Michel Doneda / Alexander Frangenheim

Michel Doneda (saxophone soprano), Alexander Frangenheim (b). Berlin

FMR

Date de sortie: 29/12/2023

Le son est esquilles, copeaux, flammèches parfois qui volettent, dansent et se détachent. Fuites, plaintes, vagissements, éclairs. Le mystère n’est pas entretenu sur leur source : un saxophone, une contrebasse. Pourtant, de frottements en glissades, cela crisse, racle, geint, halète. On entend distinctement la scie et le rabot, la vrille et la varlope, la tarière. Doneda, Frangenheim travaillent ici le son comme on travaille le bois et nous nous prenons à prêter à ce travail d’atelier ce qu’Alberto Savinio désigna avec bonheur comme l’« oreille des choses ». Et elle est particulièrement sensible, dans un premier temps à ces points de bascule par lesquels s’articule une incroyable diversité de gestes qui combine la précision à la vitesse d’exécution, celles que dicte avec décision l’inspiration du sculpteur plutôt que l’application du menuisier. C’est que la pièce s’invente à mesure que fusent les éclats, que s’entasse la sciure au pied de l’établi mental où s’élabore l’œuvre éphémère.  Aussi, cet affairement qu’en d’autres contextes on dirait consciencieux, connaît-il des moments de stabilisation, de ces reculs d’un pas où l’on considère le travail accompli, quitte à le reprendre, à le gauchir, le relancer sur la foi d’une idée nouvelle. Certaine douceur, tenue jusque-là en réserve, s’autorise alors de prendre le dessus, c’est l’instant de la caresse au fil du bois.
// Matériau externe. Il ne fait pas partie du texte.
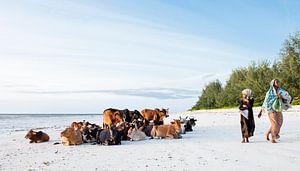 Koeien op het strand van Zanzibar van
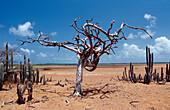 Dead tree and cactuses, Netherlands Antilles, Bonaire, Bonaire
            Michel Doneda s’est un jour défini comme un travailleur du son. Associé en cela avec Alexander Frangenheim, il est aussi, avec Formations, un observateur attentif du ciel. Comment ne pas voir, dans la pluralité de voix cotonneuses ou frisées par une lumière rasante comme la bordure d’un nuage d’orage derrière lequel darde un soleil puissant, ces stratus effilés, ces lourds cumulus, ventrus, grondeurs et transformistes. Mouvementé sans y paraître, ce ciel balbutie, digresse, ouvre des parenthèses rousselliennes, esquisse des scènes qui aussitôt se réfutent. Des basses lui donnent un horizon. Des sons roulés hésitent entre le chat et la scie circulaire aussi contradictoires que la tasse en fourrure de Meret Oppenheim. C’est que les matières, ici, se frottent les unes aux autres, échangent leurs qualités. S’exaltent comme, dans Synchronized mirrors, du souffle émergent des ébauches de mélodies toutes en harmoniques flottant sur de longues lignes mouvantes.

            Le champ pris par le sociologue ou l’historien comprend mieux alors le titre allemand de la pièce initiale, Logik der Verausgabung : « Logique de la dépense ». Indice, direction appel, le recours à ce concept-clé de Bataille désigne une disposition, une perspective féconde pour, ensemble, jouer et écouter. La « dépense » dont il est question, est celle de la transgression, du brouillage des frontières, de l’« expérience des limites », alternative à la logique marchande, restrictive, oppressive de la dépense utile. Rétrospectivement, elle est à l’œuvre depuis toujours dans le travail de Doneda, le sous-tend et s’illustre parfaitement dans ce Murmuration : un vol synchronisé.